Reputation: 294
I am trying to use capistrano to run a mysql command.
In my local termainal if i run
mysql -u <username> -p <password> -h <server ip> <database name>
It connects to mysql and is ready for commands.
If however i run this in a capistrano task....
execute "mysql -u <username> -p <password> -h <server ip> <database name>"
If runs without failing and just hangs there. Does this mean it is connected and waiting for a command? If so how would i provide the command?
Upvotes: 1
Views: 870
Reputation: 270657
The mysql
command line client has a few different methods of providing queries on the command line. It can accept them with the --execute/-e
flag like:
mysql --execute 'SELECT * FROM tbl' --user=user dbname
Or it can accept them from STDIN
by pipe or file redirection:
echo 'SELECT * FROM tbl' | mysql --user=user dbname
# Or:
mysql --user=user dbname < file_containing_queries.sql
For your application in Capistrano, executing them via --execute
should work well. You may delimit multiple statements with semicolons, but be sure to properly quote everything. The full set of SQL statements should be one quoted string.
# In a Capistrano task:
execute "mysql -e'SELECT * FROM tbl1; SELECT * FROM tbl2;' -u <username> -p <password> -h <server ip> <database name>"
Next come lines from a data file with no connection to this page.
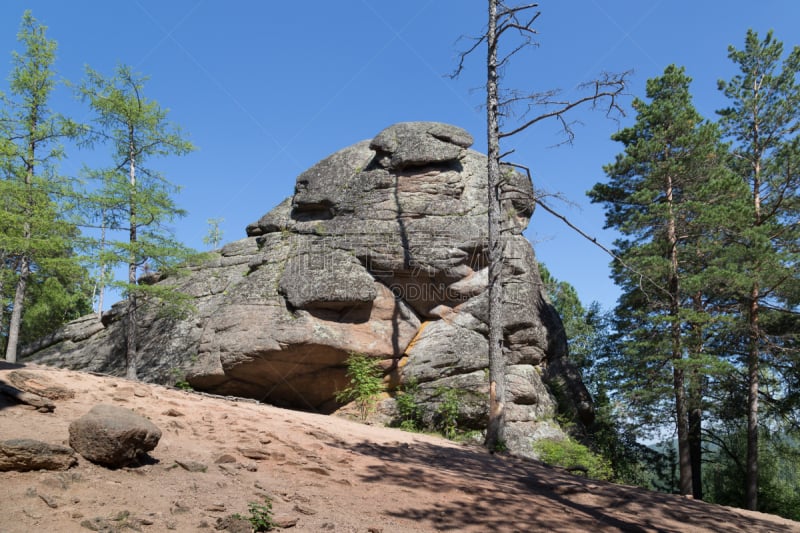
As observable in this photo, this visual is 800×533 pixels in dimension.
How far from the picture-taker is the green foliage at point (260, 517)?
384 centimetres

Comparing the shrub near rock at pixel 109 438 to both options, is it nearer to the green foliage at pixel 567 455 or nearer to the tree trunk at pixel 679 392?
the green foliage at pixel 567 455

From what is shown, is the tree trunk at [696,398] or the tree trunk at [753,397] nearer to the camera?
the tree trunk at [696,398]

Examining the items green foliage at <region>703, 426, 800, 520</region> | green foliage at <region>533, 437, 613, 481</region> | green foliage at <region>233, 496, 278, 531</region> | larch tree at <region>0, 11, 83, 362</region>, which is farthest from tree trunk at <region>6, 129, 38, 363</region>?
green foliage at <region>703, 426, 800, 520</region>

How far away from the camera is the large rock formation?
14086mm

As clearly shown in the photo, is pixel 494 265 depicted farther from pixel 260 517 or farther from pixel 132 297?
pixel 132 297

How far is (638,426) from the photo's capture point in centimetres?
1644

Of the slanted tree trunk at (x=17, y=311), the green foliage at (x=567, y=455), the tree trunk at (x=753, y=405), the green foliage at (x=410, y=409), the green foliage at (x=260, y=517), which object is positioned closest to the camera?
the green foliage at (x=260, y=517)

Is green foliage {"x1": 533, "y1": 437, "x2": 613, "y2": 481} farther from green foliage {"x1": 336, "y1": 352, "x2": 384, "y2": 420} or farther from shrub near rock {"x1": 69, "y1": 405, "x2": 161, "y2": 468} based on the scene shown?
shrub near rock {"x1": 69, "y1": 405, "x2": 161, "y2": 468}

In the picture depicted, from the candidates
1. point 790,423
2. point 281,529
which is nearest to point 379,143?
point 281,529

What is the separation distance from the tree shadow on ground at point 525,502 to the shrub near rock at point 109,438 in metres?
2.57

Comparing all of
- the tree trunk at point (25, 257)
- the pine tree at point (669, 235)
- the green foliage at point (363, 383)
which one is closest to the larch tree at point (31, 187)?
the tree trunk at point (25, 257)

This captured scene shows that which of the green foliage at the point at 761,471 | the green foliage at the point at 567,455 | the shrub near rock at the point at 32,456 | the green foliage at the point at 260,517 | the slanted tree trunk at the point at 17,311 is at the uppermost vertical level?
the slanted tree trunk at the point at 17,311

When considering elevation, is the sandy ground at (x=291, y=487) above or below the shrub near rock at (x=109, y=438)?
below

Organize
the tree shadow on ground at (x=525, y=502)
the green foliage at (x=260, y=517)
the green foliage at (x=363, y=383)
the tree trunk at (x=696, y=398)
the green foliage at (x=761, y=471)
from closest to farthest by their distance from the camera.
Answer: the green foliage at (x=260, y=517) < the tree shadow on ground at (x=525, y=502) < the green foliage at (x=363, y=383) < the tree trunk at (x=696, y=398) < the green foliage at (x=761, y=471)
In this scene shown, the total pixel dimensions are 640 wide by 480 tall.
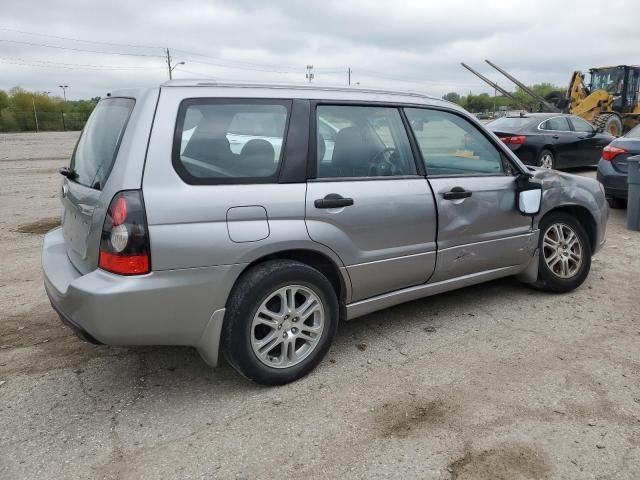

This may be a good use of Ruby's alternative %q/%Q
quoting to avoid issues quoting string literals inside the SQL statements:
execute %q{mysql -e"SELECT * FROM tbl1 WHERE col='value'; SELECT * FROM tbl2 WHERE col='value';" -u user -ppasswd -hhost dbname}
When launching the mysql
client via SSH in Capistrano, it appears that the client is loaded on the server and accepting statements, but feeding them interactively would be considerably more difficult. MySQL provides --execute
and STDIN
options for this reason, so it would be best to use them.